A rigorous ablation study quantifying the contribution of each input modality — raw IQ signals, constellation diagrams, and spectrograms — to deep learning-based automatic modulation classification (AMC).
This repository is released for educational and research purposes.
The results reported here were obtained under constrained computational conditions — specifically a free-tier Kaggle Tesla T4 GPU (15.6 GB VRAM), using 128-symbol samples and 64×64 images due to RAM limitations. These constraints are known to limit maximum achievable accuracy, particularly for the spectrogram branch which requires longer sample lengths (≥1024 symbols) and higher image resolution (128×128) to produce discriminative features.
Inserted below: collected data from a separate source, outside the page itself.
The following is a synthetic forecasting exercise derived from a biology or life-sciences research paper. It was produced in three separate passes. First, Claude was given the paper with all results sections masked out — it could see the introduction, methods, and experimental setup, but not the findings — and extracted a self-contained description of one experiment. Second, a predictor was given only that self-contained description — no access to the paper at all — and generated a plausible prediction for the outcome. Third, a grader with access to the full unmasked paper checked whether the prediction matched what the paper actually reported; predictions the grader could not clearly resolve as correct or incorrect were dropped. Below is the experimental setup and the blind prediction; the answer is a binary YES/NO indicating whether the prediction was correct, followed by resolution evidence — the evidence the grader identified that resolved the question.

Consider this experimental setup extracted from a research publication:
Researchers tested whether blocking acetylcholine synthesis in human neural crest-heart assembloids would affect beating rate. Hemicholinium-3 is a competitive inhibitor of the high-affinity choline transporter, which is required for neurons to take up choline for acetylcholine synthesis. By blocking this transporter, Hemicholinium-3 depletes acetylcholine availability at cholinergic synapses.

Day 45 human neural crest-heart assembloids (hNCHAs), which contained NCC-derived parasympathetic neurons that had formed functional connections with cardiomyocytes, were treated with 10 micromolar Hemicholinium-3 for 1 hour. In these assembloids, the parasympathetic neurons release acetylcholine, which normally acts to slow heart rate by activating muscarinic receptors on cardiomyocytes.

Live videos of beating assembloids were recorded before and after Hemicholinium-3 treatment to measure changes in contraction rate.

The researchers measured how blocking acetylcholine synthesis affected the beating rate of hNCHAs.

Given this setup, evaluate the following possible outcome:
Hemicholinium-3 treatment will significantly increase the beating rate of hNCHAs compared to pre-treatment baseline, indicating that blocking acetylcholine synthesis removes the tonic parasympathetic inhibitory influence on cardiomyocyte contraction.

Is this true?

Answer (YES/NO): YES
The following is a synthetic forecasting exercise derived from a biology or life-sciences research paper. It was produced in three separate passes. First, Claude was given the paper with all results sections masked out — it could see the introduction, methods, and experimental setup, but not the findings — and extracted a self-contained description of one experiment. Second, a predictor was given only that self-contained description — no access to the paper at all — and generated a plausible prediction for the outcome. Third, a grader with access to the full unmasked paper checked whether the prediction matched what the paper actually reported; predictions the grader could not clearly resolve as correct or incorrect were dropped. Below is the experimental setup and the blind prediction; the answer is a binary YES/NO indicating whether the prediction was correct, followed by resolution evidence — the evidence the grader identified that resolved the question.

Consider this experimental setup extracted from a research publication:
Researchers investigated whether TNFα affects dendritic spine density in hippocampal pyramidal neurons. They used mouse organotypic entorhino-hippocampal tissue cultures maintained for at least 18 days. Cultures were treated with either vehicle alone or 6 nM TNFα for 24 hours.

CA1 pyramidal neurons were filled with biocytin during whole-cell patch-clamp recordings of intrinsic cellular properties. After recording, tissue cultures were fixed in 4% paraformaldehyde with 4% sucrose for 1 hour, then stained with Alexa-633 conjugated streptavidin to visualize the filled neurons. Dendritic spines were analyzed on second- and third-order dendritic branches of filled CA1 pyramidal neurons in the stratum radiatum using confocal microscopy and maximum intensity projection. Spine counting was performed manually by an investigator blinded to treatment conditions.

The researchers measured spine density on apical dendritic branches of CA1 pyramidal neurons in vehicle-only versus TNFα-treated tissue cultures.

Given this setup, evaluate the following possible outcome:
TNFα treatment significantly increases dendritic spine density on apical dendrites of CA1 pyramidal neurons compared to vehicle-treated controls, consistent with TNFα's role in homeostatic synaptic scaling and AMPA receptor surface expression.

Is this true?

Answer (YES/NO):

These experiments can be repeated with improved hardware to obtain significantly better performance. The recommended configuration for publication-quality results is 1024 symbols, 128×128 images, and 1000 samples per modulation per SNR — consistent with the RadioML 2018.01a benchmark standard. A notebook configured for this improved setup is included as
ablation_kaggle_v2.ipynb.Despite these limitations, the ablation study yields statistically significant findings about modality contributions that are consistent with the broader AMC literature.
This repository contains the full implementation of a multi-modal deep learning framework for AMC, including a complete ablation study comparing 7 branch configurations across 5 independent seeds and 50 training epochs.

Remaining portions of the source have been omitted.